Cela s’est accompagné d’un grand nombre de précautions et de choix scientifiques :
- « Il est admis que la mesure des traits de personnalité paraît coûteuse et incertaine et ne peut être recommandée dans le cadre d’un suivi. Cependant il est possible et même souhaitable de mesurer quelques variables au niveau individuel comme la situation, la trajectoire sociale, le genre, l’âge, l’origine sociale…
- Les statistiques produites doivent viser l’exhaustivité, sans pouvoir espérer l’atteindre. Un compromis doit donc être trouvé entre d’une part ce souci et d’autre part les contraintes économiques et techniques ainsi que les contraintes d’intelligibilité de l’information produite.
- Disposer de données statistiques ne diminuera pas l’intérêt des études qualitatives portant sur les mécanismes économiques, sociaux et psychologiques à l’œuvre. Certains facteurs de risque importants ne se prêtent pas, ou mal, à une évaluation statistique. Des études qualitatives peuvent révéler l’existence de risques psychosociaux émergents. Des études qualitatives demeureront nécessaires pour s’assurer de la compréhension du questionnaire et de l’absence de dérive des questions au fil du temps. Se borner à un suivi statistique sans réaliser d’observations qualitatives risquerait donc de conduire à une utilisation des statistiques manquant de pertinence. »
Les 6 facteurs mis en avant dans le rapport
- L’axe « intensité (et complexité) du travail et temps de travail ». Ce premier facteur insiste sur « les contraintes de rythme, les objectifs irréalistes ou flous, les exigences de polyvalence, les responsabilités, les instructions contradictoires, les interruptions d’activités non préparées et l’exigence de compétences supérieures à celles possédées par le travailleur » mais également sur l’organisation du temps de travail (horaire de nuit, atypiques, gênant la vie personnelle…) et sur l’impact des nouvelles technologie sur le rapport à la productivité et sur la séparation entre vie professionnelle et vie privée.
- La notion d’exigence émotionnelle. Cette notion avait déjà été décrite par Hochschild en 1985, sous le nom de « travail émotionnel ». « Celui-ci consiste à maîtriser et façonner ses propres émotions, afin de maîtriser et façonner celles ressenties par les personnes avec qui on interagit lors du travail ».
- L’idée d’autonomie au travail. « Elle désigne la possibilité pour le travailleur d’être acteur dans son travail, sa participation à la production de richesses et la conduite de sa carrière et de sa vie ».
- Les rapports sociaux au travail.

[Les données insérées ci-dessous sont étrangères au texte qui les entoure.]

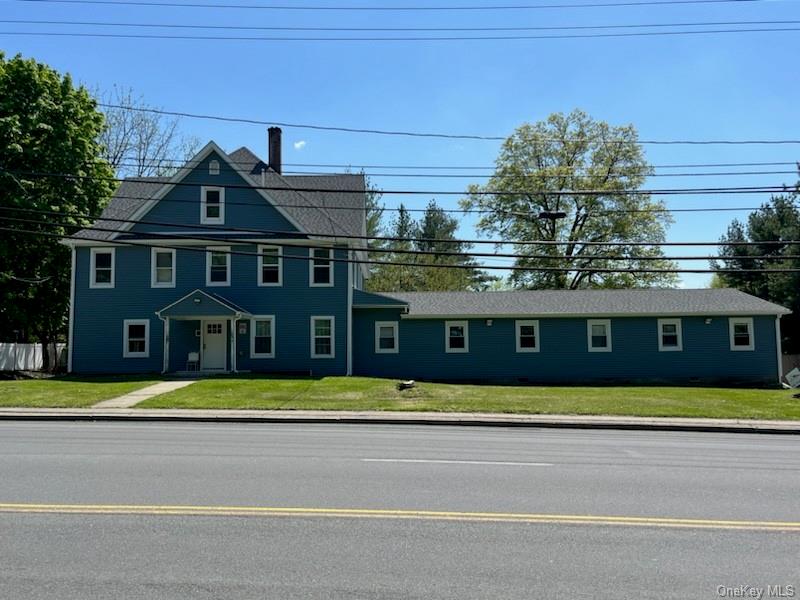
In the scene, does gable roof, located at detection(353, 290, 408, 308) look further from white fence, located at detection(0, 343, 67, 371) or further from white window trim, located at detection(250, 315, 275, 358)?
white fence, located at detection(0, 343, 67, 371)

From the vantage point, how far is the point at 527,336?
29828mm

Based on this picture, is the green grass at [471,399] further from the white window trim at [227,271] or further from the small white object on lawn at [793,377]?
the white window trim at [227,271]

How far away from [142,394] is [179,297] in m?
8.27

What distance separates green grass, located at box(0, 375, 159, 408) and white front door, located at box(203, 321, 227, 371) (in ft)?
9.04

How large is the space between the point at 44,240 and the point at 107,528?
3057 centimetres

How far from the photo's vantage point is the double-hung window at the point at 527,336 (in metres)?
29.7

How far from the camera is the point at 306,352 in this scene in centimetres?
2817

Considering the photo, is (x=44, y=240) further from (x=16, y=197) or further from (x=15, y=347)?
(x=15, y=347)

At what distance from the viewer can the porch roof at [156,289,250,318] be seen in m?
26.7

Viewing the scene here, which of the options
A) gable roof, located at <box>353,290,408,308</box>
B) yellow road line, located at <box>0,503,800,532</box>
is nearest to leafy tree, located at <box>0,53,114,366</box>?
gable roof, located at <box>353,290,408,308</box>

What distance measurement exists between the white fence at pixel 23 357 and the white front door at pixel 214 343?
1242cm

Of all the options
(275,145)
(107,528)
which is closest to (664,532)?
(107,528)

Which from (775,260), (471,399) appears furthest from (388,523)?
(775,260)

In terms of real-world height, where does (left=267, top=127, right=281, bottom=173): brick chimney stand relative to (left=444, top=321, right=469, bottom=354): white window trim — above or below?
above
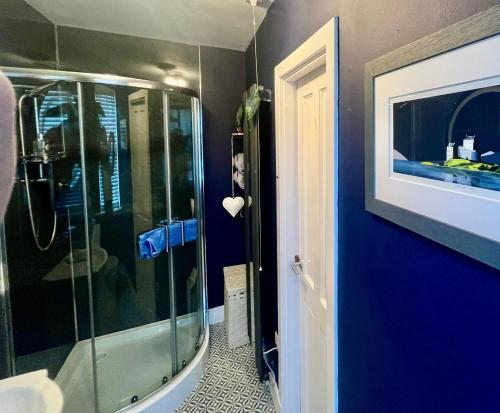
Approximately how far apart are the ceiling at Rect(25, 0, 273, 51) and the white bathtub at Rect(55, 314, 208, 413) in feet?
7.38

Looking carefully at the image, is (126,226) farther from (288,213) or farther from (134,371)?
(288,213)

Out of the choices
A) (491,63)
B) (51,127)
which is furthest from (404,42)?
(51,127)

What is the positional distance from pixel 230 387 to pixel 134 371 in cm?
68

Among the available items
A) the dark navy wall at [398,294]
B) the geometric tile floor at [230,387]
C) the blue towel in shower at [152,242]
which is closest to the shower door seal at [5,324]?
the blue towel in shower at [152,242]

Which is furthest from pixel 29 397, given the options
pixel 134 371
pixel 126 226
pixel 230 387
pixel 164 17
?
pixel 164 17

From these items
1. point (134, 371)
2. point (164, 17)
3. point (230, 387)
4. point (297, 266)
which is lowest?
point (230, 387)

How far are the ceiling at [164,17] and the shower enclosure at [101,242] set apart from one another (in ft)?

Ce sont les rapports entre les collaborateurs mais également entre les salariés et leur hiérarchie. « Ces rapports sociaux doivent être examinés en lien avec les concepts d’intégration (au sens sociologique), de justice et de reconnaissance ».
- La souffrance éthique ou conflit de valeurs. « La souffrance éthique est celle ressentie par une personne à qui on demande d’agir en opposition avec ses valeurs professionnelles, sociales ou personnelles ».
- L’insécurité de la situation de travail comprend l’insécurité socio-économique et le risque de changement non maîtrisé de la tâche et des conditions de travail ».